# [The task]
Continue the forum thread below about why GPUs contain hundreds of processors, starting right after its final sentence.

# [Text excerpt]
Confused about GPU having hundreds of processors inside it

CPUs are SISD, GPUs are SIMD.

SISD is an acronym for Single Instruction, Single Data. CPUs are good in performing sequential operations: take this, do that, move it there, take another one, add them both together, write to a device, read response, and so on. They execute mostly simple operations that take one or two values and return one value.

SIMD is Single Instruction, Multiple Data: the same operation is executed on multiple datasets simultaneously. For example take 128 values [X1…X128], take 128 values [Y1…Y128], multiply corresponding values in pairs and return 128 results. A SISD processor would have to execute 128 instructions (+ memory reads/writes) because it can only multiply two numbers at once. SIMD processor does this in few steps or maybe even in one if only 128 numbers fit in its register.

SISD CPUs work well for everyday computing because it's mostly sequential, but there are some tasks that require crunching large amounts of data in a similar way - for example processing graphics, video rendering, cracking passwords, mining bitcoins etc. GPUs allow for massive parallelization of computing, provided that all data must be processed in the same way.

Okay, that's pure theory. In the real world regular CPUs offer some SIMD instructions (SSE), so some multiple data stuff can be done more efficiently on a regular CPU. At the same time not all ALUs in GPUs have to work on the same thing because they are grouped into batches (see Mokubai's answer). So CPUs are not purely SISD and GPUs are not purely SIMD.

When is using GPU for computations beneficial? When your calculations are really, really massively parallelizable. You have to consider that writing input into GPU's memory takes time and reading results takes some time too. You can get the biggest performance boost when you can build a processing pipeline that does a lot of calculations before leaving GPU.


A modern graphics processor is a highly complex device and can have thousands of processing cores. The Nvidia GTX 970 for example has 1664 cores. These cores are grouped into batches that work together.

For an Nvidia card the cores are grouped together in batches of 16 or 32 depending on the underlying architecture (Kepler or Fermi) and each core in that batch would run the same task.

# [Supplied material]
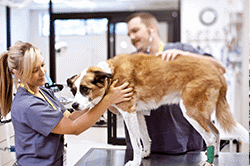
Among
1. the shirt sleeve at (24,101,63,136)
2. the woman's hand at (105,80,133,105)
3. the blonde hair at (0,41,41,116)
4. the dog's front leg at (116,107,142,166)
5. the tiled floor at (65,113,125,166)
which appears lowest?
the tiled floor at (65,113,125,166)

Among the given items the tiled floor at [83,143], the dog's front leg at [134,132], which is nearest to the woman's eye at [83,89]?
the dog's front leg at [134,132]

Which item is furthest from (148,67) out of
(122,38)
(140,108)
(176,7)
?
(176,7)

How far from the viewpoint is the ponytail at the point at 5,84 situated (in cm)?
149

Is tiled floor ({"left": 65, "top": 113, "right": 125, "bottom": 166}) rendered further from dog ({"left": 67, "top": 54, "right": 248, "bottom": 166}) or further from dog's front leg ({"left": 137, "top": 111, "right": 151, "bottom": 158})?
dog ({"left": 67, "top": 54, "right": 248, "bottom": 166})

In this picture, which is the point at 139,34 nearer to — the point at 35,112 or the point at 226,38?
the point at 226,38

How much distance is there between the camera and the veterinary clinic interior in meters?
1.68

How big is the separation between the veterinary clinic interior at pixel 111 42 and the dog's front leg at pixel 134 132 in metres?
0.09

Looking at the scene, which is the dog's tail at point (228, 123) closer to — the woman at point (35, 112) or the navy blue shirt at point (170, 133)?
the navy blue shirt at point (170, 133)

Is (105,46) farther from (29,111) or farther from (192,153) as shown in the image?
(192,153)

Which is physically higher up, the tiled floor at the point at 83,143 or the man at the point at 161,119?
the man at the point at 161,119

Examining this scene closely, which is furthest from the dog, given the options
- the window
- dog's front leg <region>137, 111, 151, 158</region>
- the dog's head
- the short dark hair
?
the window

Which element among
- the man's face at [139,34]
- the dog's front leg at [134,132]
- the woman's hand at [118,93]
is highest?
the man's face at [139,34]

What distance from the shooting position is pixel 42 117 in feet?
4.54

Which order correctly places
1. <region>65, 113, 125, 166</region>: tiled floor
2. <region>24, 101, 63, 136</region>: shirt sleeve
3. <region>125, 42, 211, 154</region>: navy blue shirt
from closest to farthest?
<region>24, 101, 63, 136</region>: shirt sleeve < <region>125, 42, 211, 154</region>: navy blue shirt < <region>65, 113, 125, 166</region>: tiled floor
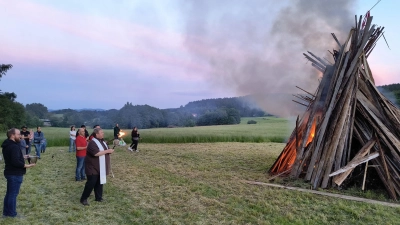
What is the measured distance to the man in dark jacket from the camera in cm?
566

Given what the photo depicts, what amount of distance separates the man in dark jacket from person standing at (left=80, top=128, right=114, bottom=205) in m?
1.30

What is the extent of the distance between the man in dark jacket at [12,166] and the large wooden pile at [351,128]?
7.45m

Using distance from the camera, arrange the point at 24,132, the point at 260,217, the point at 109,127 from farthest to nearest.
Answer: the point at 109,127 < the point at 24,132 < the point at 260,217

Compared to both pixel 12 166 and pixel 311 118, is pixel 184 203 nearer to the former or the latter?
pixel 12 166

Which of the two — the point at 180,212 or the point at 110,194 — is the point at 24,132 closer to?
the point at 110,194

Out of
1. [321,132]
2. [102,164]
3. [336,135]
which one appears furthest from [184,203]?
[336,135]

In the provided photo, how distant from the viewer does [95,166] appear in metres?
6.75

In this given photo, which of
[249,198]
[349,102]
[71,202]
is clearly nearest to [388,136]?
[349,102]

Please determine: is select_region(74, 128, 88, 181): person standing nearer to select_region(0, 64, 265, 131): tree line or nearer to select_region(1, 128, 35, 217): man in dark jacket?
select_region(1, 128, 35, 217): man in dark jacket

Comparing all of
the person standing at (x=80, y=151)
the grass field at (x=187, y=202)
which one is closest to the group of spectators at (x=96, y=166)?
the grass field at (x=187, y=202)

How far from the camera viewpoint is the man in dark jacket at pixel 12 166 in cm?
566

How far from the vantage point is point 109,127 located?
3856 centimetres

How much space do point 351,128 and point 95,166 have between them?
7.40 metres

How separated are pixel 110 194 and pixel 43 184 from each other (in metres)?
2.79
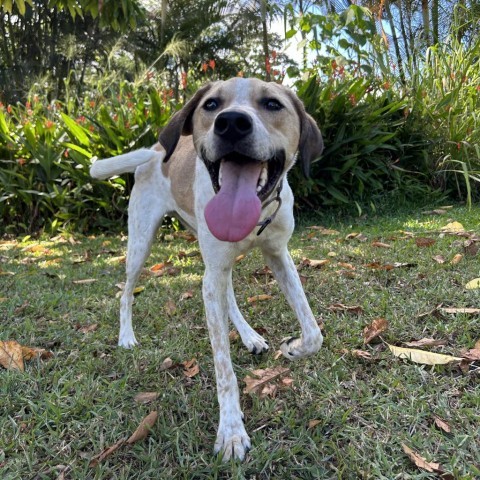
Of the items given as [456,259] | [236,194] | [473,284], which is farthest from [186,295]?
[456,259]

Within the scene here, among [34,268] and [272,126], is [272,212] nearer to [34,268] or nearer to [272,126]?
[272,126]

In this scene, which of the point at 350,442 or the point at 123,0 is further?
the point at 123,0

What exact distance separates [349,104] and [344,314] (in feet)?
13.4

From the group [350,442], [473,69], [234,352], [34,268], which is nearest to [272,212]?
[234,352]

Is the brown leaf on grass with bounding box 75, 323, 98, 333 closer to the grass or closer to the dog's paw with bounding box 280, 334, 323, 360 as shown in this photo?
the grass

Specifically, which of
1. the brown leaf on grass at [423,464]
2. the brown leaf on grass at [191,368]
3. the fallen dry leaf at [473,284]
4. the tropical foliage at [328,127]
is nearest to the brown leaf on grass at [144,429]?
the brown leaf on grass at [191,368]

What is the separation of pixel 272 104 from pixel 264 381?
51.9 inches

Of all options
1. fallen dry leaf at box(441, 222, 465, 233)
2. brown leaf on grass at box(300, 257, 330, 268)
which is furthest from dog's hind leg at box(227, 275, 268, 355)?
fallen dry leaf at box(441, 222, 465, 233)

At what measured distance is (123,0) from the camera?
564 cm

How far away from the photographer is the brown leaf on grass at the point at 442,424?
1735 millimetres

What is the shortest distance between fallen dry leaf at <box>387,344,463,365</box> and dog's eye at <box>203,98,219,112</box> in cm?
148

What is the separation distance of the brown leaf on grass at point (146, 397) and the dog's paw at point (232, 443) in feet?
1.41

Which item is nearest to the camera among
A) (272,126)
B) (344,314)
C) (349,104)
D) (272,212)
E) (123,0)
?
(272,126)

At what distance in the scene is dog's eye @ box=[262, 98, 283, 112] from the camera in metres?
2.26
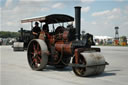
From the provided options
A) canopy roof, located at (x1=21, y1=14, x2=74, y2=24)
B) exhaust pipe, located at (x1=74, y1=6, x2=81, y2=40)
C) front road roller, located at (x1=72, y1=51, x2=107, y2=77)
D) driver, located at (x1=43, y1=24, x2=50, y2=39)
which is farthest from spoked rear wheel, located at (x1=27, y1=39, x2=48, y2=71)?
A: front road roller, located at (x1=72, y1=51, x2=107, y2=77)

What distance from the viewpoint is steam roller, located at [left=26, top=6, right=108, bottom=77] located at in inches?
272

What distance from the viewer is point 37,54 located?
8.86m

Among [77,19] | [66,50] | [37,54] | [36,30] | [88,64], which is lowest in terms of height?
[88,64]

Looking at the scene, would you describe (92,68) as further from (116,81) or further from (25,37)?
(25,37)

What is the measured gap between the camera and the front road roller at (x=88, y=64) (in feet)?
21.9

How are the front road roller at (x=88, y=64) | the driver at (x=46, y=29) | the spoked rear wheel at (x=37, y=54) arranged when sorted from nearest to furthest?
the front road roller at (x=88, y=64) → the spoked rear wheel at (x=37, y=54) → the driver at (x=46, y=29)

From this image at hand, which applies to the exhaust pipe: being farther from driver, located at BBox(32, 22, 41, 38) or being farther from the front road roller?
driver, located at BBox(32, 22, 41, 38)

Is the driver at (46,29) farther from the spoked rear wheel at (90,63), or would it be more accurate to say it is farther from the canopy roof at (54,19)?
the spoked rear wheel at (90,63)

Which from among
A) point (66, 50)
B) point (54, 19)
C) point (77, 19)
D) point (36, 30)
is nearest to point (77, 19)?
point (77, 19)

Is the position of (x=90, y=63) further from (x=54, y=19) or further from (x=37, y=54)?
(x=54, y=19)

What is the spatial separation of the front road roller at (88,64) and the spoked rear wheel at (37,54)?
1.63m

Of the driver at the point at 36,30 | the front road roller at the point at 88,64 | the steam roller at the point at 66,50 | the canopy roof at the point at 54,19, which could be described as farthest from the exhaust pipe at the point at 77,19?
the driver at the point at 36,30

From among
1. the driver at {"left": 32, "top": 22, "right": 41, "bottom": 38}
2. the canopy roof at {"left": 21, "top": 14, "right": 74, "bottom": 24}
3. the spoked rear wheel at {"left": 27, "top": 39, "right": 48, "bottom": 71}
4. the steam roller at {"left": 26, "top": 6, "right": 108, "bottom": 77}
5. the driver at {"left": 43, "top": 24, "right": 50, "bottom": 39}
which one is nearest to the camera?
the steam roller at {"left": 26, "top": 6, "right": 108, "bottom": 77}

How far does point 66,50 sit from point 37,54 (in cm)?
150
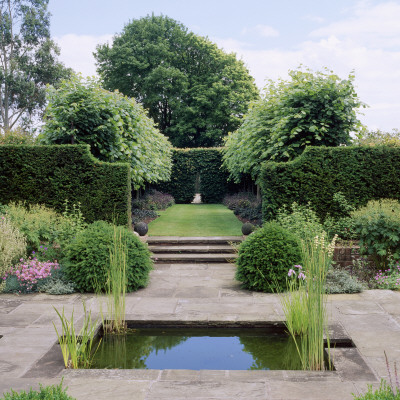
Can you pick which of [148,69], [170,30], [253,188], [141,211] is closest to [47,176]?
[141,211]

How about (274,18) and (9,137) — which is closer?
(274,18)

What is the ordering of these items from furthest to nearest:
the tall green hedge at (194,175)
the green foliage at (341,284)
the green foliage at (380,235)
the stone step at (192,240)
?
the tall green hedge at (194,175)
the stone step at (192,240)
the green foliage at (380,235)
the green foliage at (341,284)

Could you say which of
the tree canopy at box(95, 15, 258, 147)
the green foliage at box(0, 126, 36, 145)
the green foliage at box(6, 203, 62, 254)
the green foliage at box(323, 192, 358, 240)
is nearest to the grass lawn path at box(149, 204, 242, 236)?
the green foliage at box(323, 192, 358, 240)

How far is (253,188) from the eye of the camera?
19641mm

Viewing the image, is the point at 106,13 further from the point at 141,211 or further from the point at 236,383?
the point at 236,383

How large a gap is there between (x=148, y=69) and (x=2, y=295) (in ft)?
81.5

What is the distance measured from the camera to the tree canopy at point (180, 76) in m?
28.1

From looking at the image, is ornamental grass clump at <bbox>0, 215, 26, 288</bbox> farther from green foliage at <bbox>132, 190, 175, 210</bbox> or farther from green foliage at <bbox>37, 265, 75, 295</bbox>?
green foliage at <bbox>132, 190, 175, 210</bbox>

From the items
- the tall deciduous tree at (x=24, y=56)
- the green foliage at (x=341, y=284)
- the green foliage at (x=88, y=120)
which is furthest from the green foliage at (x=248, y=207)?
the tall deciduous tree at (x=24, y=56)

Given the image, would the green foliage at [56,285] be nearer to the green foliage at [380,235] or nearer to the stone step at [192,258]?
the stone step at [192,258]

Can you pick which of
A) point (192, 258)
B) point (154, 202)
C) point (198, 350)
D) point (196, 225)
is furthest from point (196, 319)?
point (154, 202)

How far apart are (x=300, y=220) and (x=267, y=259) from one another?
259cm

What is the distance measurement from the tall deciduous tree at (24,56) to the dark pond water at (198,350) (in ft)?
81.9

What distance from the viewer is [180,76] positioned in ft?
93.2
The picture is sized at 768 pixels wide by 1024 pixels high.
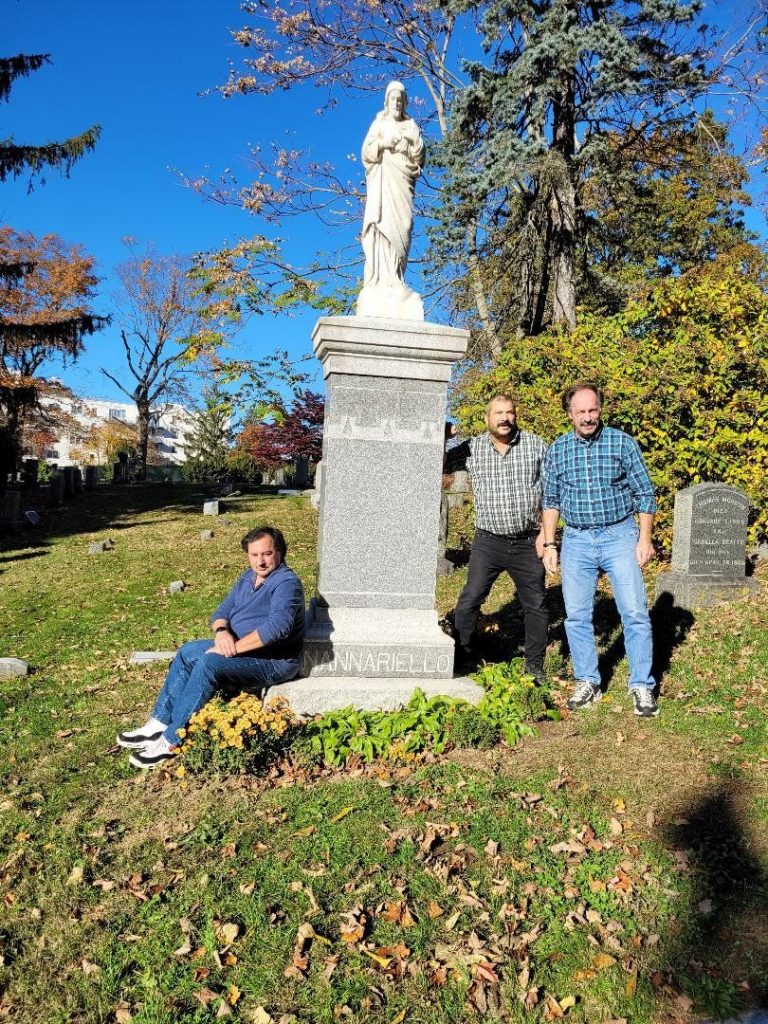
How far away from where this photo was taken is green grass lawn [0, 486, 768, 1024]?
105 inches

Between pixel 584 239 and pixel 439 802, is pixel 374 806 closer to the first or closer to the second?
pixel 439 802

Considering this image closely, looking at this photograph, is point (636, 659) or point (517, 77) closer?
point (636, 659)

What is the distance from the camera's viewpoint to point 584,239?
1427cm

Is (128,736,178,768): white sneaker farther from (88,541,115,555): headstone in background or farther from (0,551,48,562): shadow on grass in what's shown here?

# [Exercise output]
The distinction between a batch and a core though is an important one because while each core in a batch must run the same task its dataset can be separate.

Your central processor unit is large and only has a few cores because it is a highly generalised processor capable of large scale decision making and flow control. The graphics card eschews a large amount of the control and switching logic in favour the ability to run a massive number of tasks in parallel.

If you insist on having a picture to prove it then the image below (from GTX 660Ti Direct CU II TOP review) shows 5 green areas which are largely similar and would contain several hundred cores each for a total of 1344 active cores split across what looks to me to be 15 functional blocks:

enter image description here

Looking closely each block appear to have 4 sets of control logic on the side suggesting that each of the 15 larger blocks you can see has 4 SMX units.

This gives us 15*4 processing blocks (60) with 32 cores each for a complete total of 1920 cores, batches of them will be disabled because they either malfunctioned or simply to facilitate segregating them into different performance groups. This would give us the correct number of active cores.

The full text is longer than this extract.